Buckton and Coxall are hamlets in the parish. Coxall has a Baptist chapel situated on the B4367 road, where there is a Royal Mail post box too. The chapel and post box are on the other side of the Heart of Wales Line from the main part of the hamlet, and in the county of Shropshire. Buckton is a larger hamlet and has a bridge (Buckton Bridge) over the River Teme. There was a Roman fort at Buckton.

Adley Moor (or Adleymoor) is another small hamlet in the parish and lies between Coxall and Jay (a small hamlet in neighbouring Leintwardine civil parish). Between Adley Moor and Jay is a small piece of common land (Adley Moor/Adleymoor Common). The River Redlake flows through the parish, passing Coxall and Adley Moor, before joining the River Clun at Jay.

The Herefordshire Trail long distance footpath passes through the southern part of the parish, on its way between the nearby Herefordshire villages of Brampton Bryan and Leintwardine.

Coxall Knoll is a notable wooded hill in the vicinity, with an Iron Age hill fort atop. It straddles the Shropshire-Herefordshire border, with the fort and peak being on the Shropshire side.
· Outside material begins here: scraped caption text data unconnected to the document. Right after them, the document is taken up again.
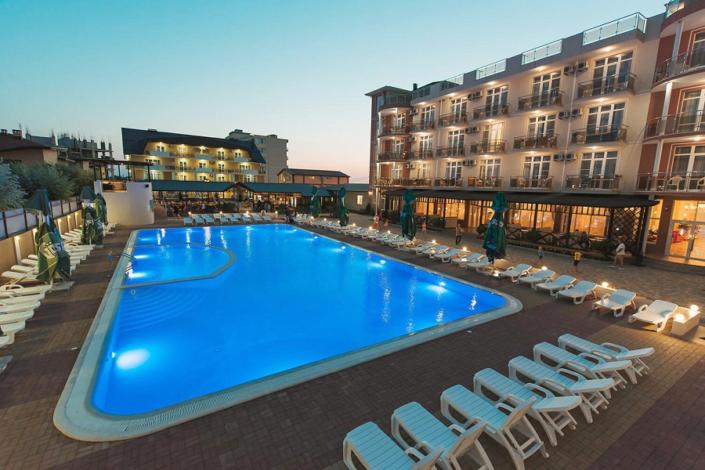 Бассейн отеля Venera Resort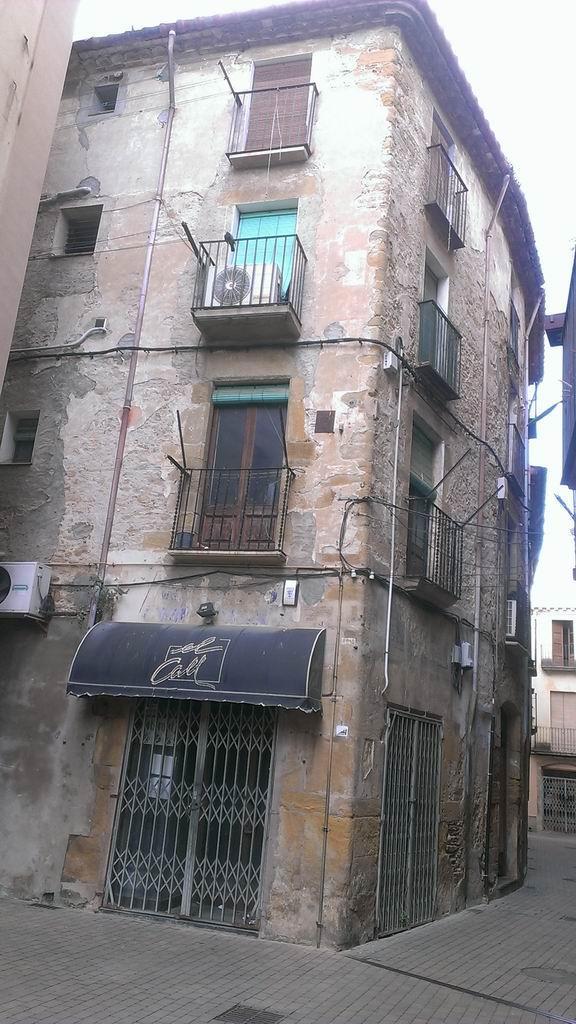 Piso en venta en La Bisbal D`empordà, Girona, Calle Santa Maria del Puig, 78.000 €, 4 habitaciones, 1 baño, 125 m2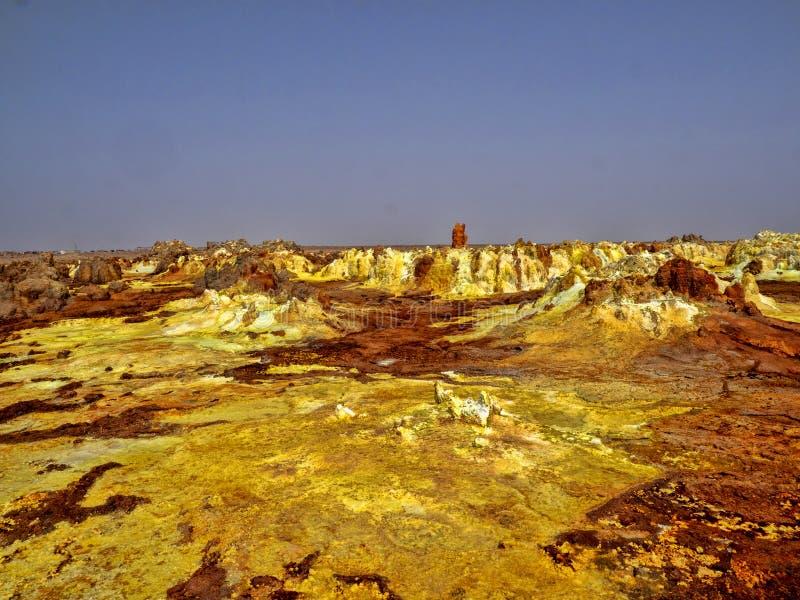 Danakis fördjupning dör incredibly ljusa färger som gör saltar kristaller ethiopia fotografering för bildbyråer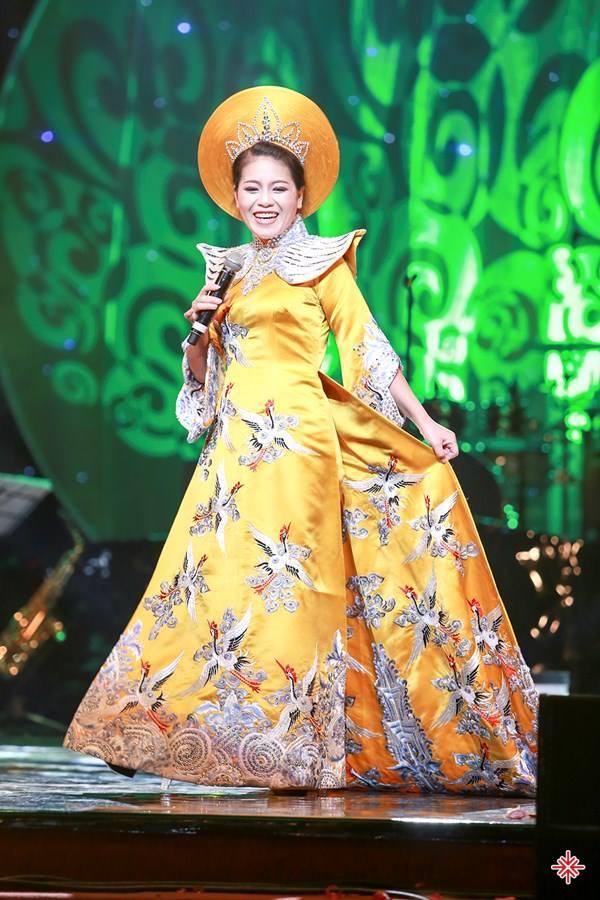 Song song với công việc ca hát, hiện nay Anh Thơ cũng là giảng viên thanh nhạc Nhạc viện Quốc gia Hà Nội.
According to the 2001 census the parish had a population of 102. The parish borders with Shropshire and Wales. The Salopian village of Bucknell is about one mile (1.6 km) to the west, on the other side of the Knoll.

==History==
In January 1639 Brilliana Harley wrote that Robert Mathey had found a religious painting concealed under a plank in his stable at Buckton. Her father Edward Conway, 1st Viscount Conway broke it up as idolatrous.